Activity
Write out every single entry exactly.

Extracted records
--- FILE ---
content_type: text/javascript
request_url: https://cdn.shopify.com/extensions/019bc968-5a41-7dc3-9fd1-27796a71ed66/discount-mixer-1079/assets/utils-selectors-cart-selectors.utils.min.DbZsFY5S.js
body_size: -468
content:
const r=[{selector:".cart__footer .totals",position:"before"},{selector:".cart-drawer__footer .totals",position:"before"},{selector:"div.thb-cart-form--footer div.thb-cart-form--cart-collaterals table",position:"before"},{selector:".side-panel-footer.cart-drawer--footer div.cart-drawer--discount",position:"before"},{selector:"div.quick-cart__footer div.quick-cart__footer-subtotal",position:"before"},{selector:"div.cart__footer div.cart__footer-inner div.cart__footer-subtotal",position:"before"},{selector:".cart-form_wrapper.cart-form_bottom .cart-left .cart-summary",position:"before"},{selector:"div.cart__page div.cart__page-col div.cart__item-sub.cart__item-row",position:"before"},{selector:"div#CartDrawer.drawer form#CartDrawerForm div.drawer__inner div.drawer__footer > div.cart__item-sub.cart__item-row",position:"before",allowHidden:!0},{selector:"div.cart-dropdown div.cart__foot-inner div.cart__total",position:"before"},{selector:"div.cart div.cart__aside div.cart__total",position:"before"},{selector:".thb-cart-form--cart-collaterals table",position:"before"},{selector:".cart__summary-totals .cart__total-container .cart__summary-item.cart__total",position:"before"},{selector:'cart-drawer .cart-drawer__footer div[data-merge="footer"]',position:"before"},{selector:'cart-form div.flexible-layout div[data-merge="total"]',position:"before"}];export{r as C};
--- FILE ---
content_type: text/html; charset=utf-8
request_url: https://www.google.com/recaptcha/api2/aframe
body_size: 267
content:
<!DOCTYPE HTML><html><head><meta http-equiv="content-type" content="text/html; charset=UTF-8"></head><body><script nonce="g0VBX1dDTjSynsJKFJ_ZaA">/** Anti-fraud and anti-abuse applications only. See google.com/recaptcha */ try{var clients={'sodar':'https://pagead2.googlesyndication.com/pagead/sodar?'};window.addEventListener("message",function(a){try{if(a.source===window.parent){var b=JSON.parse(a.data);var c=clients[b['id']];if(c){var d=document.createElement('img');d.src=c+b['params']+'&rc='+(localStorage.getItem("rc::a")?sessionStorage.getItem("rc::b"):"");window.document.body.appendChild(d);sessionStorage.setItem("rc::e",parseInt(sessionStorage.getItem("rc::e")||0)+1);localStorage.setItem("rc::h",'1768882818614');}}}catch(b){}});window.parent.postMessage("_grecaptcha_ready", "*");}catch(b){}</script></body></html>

Response box
--- FILE ---
content_type: text/javascript
request_url: https://cdn.shopify.com/extensions/019bc968-5a41-7dc3-9fd1-27796a71ed66/discount-mixer-1079/assets/utils-selectors-cart-selectors.utils.min.DbZsFY5S.js
body_size: -468
content:
const r=[{selector:".cart__footer .totals",position:"before"},{selector:".cart-drawer__footer .totals",position:"before"},{selector:"div.thb-cart-form--footer div.thb-cart-form--cart-collaterals table",position:"before"},{selector:".side-panel-footer.cart-drawer--footer div.cart-drawer--discount",position:"before"},{selector:"div.quick-cart__footer div.quick-cart__footer-subtotal",position:"before"},{selector:"div.cart__footer div.cart__footer-inner div.cart__footer-subtotal",position:"before"},{selector:".cart-form_wrapper.cart-form_bottom .cart-left .cart-summary",position:"before"},{selector:"div.cart__page div.cart__page-col div.cart__item-sub.cart__item-row",position:"before"},{selector:"div#CartDrawer.drawer form#CartDrawerForm div.drawer__inner div.drawer__footer > div.cart__item-sub.cart__item-row",position:"before",allowHidden:!0},{selector:"div.cart-dropdown div.cart__foot-inner div.cart__total",position:"before"},{selector:"div.cart div.cart__aside div.cart__total",position:"before"},{selector:".thb-cart-form--cart-collaterals table",position:"before"},{selector:".cart__summary-totals .cart__total-container .cart__summary-item.cart__total",position:"before"},{selector:'cart-drawer .cart-drawer__footer div[data-merge="footer"]',position:"before"},{selector:'cart-form div.flexible-layout div[data-merge="total"]',position:"before"}];export{r as C};
--- FILE ---
content_type: text/html; charset=utf-8
request_url: https://www.google.com/recaptcha/api2/aframe
body_size: 267
content:
<!DOCTYPE HTML><html><head><meta http-equiv="content-type" content="text/html; charset=UTF-8"></head><body><script nonce="g0VBX1dDTjSynsJKFJ_ZaA">/** Anti-fraud and anti-abuse applications only. See google.com/recaptcha */ try{var clients={'sodar':'https://pagead2.googlesyndication.com/pagead/sodar?'};window.addEventListener("message",function(a){try{if(a.source===window.parent){var b=JSON.parse(a.data);var c=clients[b['id']];if(c){var d=document.createElement('img');d.src=c+b['params']+'&rc='+(localStorage.getItem("rc::a")?sessionStorage.getItem("rc::b"):"");window.document.body.appendChild(d);sessionStorage.setItem("rc::e",parseInt(sessionStorage.getItem("rc::e")||0)+1);localStorage.setItem("rc::h",'1768882818614');}}}catch(b){}});window.parent.postMessage("_grecaptcha_ready", "*");}catch(b){}</script></body></html>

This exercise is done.